A Film Review By Mimi Anagli
When at a movie theatre, I usually leave with feelings ranging from amazement, awe, disappointment, annoyance, to discontent. But never have I walked out of a theatre with the overwhelming feeling of pure confusion, until I saw Paul Feig’s A Simple Favor. Of course I have been confused by films before, I mean it’s sort of impossible not to have been when you’ve seen films like Mulholland Drive or Inception, but the type of confusion I felt from A Simple Favor was unlike any other. I think the easiest way to dissect this confusion is in layers.

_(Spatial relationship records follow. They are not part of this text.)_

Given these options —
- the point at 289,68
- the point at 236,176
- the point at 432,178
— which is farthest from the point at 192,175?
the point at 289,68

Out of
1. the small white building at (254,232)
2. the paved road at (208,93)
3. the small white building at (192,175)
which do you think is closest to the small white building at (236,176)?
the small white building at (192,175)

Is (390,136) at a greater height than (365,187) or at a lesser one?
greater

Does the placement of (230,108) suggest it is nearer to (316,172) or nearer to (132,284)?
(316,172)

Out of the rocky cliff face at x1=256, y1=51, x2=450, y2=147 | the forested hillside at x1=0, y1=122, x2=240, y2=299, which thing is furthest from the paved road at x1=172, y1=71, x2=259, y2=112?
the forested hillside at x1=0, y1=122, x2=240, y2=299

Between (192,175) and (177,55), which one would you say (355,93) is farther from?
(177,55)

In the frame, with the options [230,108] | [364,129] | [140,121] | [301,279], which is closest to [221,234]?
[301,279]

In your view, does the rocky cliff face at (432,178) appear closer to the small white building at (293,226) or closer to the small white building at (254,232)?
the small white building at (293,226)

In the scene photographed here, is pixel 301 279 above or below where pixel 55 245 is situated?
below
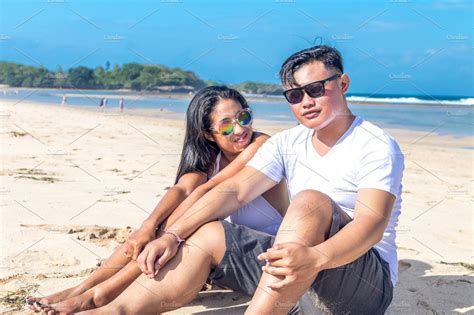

The first layer of confusion comes from the plot itself. In the film, important information is not communicated to the audience, which creates a shallow confusion that is somewhat resolved in the end. But this sort of reverse dramatic irony is done in a bizarre way that makes the film feel incohesive. It almost feels like some key scenes were left out of the movie on accident. Without giving any spoilers, an example of this is with the relationships that form in the movie. For two specific characters, the progression of their relationship was quite literally: meet for the first time, spend a couple days together (no hint of a romantic relationship at this point), fall completely and utterly in love with each other. It almost felt like Feig forgot what a timelapse was. You leave the theatre with more questions than you came in with. The motives of each character are never fully made clear, it almost felt like towards the end of the film characters started doing things because they felt like it, which muddles up the plot even more.
Now, having details not quite line up is something I can get past. What I can’t get past is not being able to pinpoint the exact tone Feig was trying to convey in this film, which leads me to my next layer of confusion. While watching the film, I had this unsettling feeling the entire time and it wasn’t until after that I realized it was because I didn’t exactly know how to react. Picking up the tone of a movie is a pretty simple thing. You smile at light-hearted scenes, laugh at funny scenes, frown or cry at sad scenes, it’s really not that complicated. But when it came to A Simple Favor I was lost, searching for an emotion to latch on to. The film walked this very fine line of murder mystery and comedic parody of a murder mystery, and I still can’t tell which one it was. There were a number of scenes that were so stupidly ridiculous that it was funny, but there wasn’t quite enough for me to be certain that the film was trying to mock murder mysteries. There was a part in the film where someone gets hit by a car, and it was at that moment where I lost it. It was such an uncomfortable and awkward scene that I couldn’t help but laugh. To my surprise, no one else laughed, which made me feel even more conflicted with my feelings.
To put it in a nutshell, I was thoroughly confused with what Paul Feig’s vision was. He is known for his hilarious comedies starring Melissa McCarthy, the queen of comedy, which prompts me to believe he was leaning towards a comedy with this film, but fell a little short. At this point, you may be wondering, did she or did she not like this film? To be honest, I’m asking myself that too. The film had all the signs of a bad movie, and yet I can’t help but like it. I was undeniably entertained, which I guess has to count for something.